* [GIVEN REQUEST 1]: Reproduce the post about the preschool break-in word for word, from start to finish.

* [SELECTED EXCERPT]:

What kind of crazy-ass black cloud is following me around?
Yesterday morning when I went to drop my daughter off at preschool, all the teachers and kids were standing around in the parking lot as I drove up. Half a dozen car seats were sitting on the ground and a police car was parked in the front.
I get out, shoot a questioning look at one of the staff, who runs over to me and explains that there was a break-in in the building the previous night and someone vandalized everything... the toys, the rooms, the computers, everything. This is the fifth time in the last four months there has been a break-in.
Let me repeat that for those in the cheap seats:
FIVE TIMES.
Whiskey Tango Fox-trot, over?
I was only even made aware of what was happening after the third incident when I happened to come in while a police officer was taking a report. Every other time, the only thing that happened was that a computer or some food in the fridge was taken, but this time there was apparently so much breakage and vandalism that it wasn't safe enough inside to be able to allow the kids to go into the center.... and they think they will probably be closed for the rest of the week at least. The staff were busily trying to figure out a way to put all the kids whose parents weren't able to take the day off to deal with this nonsense into staff cars to transport them to who-knows-what other center in the area.

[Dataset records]
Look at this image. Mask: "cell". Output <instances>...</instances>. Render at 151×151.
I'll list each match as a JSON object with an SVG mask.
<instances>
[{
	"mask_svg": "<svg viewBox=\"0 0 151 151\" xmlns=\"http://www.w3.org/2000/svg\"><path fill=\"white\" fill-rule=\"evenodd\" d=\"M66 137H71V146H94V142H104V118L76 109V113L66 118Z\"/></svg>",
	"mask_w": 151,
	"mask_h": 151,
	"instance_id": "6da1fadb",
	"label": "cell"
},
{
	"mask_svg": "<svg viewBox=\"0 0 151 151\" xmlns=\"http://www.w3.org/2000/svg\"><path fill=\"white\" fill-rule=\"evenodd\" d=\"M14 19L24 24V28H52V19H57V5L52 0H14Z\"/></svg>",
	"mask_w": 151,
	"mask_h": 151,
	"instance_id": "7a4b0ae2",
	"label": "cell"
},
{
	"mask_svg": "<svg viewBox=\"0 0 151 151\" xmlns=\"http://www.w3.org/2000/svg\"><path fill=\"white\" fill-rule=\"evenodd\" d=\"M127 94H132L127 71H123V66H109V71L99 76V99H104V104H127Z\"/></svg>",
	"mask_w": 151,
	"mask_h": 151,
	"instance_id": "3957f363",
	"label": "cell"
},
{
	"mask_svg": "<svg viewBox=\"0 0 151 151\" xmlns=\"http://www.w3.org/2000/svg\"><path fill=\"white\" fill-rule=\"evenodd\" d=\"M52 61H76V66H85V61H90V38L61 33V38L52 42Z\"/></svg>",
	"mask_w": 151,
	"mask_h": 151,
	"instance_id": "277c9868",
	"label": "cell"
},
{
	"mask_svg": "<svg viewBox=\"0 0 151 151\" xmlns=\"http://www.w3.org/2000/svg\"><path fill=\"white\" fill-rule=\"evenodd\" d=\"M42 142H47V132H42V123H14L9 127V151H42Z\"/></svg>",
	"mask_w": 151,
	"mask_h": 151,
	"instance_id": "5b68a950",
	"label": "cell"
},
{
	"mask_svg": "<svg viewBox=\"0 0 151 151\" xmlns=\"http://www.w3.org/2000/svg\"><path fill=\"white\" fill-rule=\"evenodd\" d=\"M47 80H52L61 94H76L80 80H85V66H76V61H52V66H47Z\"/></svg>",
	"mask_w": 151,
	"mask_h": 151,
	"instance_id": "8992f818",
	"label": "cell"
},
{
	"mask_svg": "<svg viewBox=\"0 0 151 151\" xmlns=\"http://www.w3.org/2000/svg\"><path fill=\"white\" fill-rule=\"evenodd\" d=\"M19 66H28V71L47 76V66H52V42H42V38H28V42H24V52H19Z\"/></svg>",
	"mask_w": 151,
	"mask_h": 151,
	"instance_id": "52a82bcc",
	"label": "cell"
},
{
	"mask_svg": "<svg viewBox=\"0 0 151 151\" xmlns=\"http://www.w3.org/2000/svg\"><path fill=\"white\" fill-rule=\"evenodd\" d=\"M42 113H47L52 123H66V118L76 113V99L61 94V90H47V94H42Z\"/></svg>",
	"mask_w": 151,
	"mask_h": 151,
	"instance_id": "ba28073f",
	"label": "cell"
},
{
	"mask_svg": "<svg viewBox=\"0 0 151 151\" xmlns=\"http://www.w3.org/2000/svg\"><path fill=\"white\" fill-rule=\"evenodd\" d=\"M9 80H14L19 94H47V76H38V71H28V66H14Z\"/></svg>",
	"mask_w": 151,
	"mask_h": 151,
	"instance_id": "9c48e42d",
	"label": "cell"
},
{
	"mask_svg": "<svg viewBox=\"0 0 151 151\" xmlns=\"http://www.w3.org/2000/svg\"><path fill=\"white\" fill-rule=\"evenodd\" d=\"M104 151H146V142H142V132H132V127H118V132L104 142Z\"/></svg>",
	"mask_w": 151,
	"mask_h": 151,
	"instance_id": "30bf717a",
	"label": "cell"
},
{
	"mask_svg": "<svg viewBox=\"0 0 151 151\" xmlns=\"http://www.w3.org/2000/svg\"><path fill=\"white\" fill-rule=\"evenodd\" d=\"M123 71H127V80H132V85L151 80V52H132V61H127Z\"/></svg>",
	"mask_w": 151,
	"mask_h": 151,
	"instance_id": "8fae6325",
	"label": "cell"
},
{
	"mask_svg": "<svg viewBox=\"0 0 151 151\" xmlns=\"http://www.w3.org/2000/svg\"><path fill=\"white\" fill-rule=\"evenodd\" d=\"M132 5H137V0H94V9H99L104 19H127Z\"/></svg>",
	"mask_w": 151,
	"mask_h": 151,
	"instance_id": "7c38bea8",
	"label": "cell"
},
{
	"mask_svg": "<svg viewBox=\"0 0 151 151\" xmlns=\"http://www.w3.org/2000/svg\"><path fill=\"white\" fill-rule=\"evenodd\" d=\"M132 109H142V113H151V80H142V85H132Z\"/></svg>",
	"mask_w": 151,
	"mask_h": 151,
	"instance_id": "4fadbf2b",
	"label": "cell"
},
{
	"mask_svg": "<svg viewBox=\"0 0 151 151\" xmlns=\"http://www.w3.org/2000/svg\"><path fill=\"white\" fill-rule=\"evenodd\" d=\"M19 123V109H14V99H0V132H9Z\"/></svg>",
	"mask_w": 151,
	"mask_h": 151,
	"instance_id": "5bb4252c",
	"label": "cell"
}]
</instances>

* [GIVEN REQUEST 2]: Count the lines in the rows that contain the string "instances", and reply with only that number.

* [WRITTEN SOLUTION 1]:
What kind of crazy-ass black cloud is following me around?
Yesterday morning when I went to drop my daughter off at preschool, all the teachers and kids were standing around in the parking lot as I drove up. Half a dozen car seats were sitting on the ground and a police car was parked in the front.
I get out, shoot a questioning look at one of the staff, who runs over to me and explains that there was a break-in in the building the previous night and someone vandalized everything... the toys, the rooms, the computers, everything. This is the fifth time in the last four months there has been a break-in.
Let me repeat that for those in the cheap seats:
FIVE TIMES.
Whiskey Tango Fox-trot, over?
I was only even made aware of what was happening after the third incident when I happened to come in while a police officer was taking a report. Every other time, the only thing that happened was that a computer or some food in the fridge was taken, but this time there was apparently so much breakage and vandalism that it wasn't safe enough inside to be able to allow the kids to go into the center.... and they think they will probably be closed for the rest of the week at least. The staff were busily trying to figure out a way to put all the kids whose parents weren't able to take the day off to deal with this nonsense into staff cars to transport them to who-knows-what other center in the area.

* [WRITTEN SOLUTION 2]: 3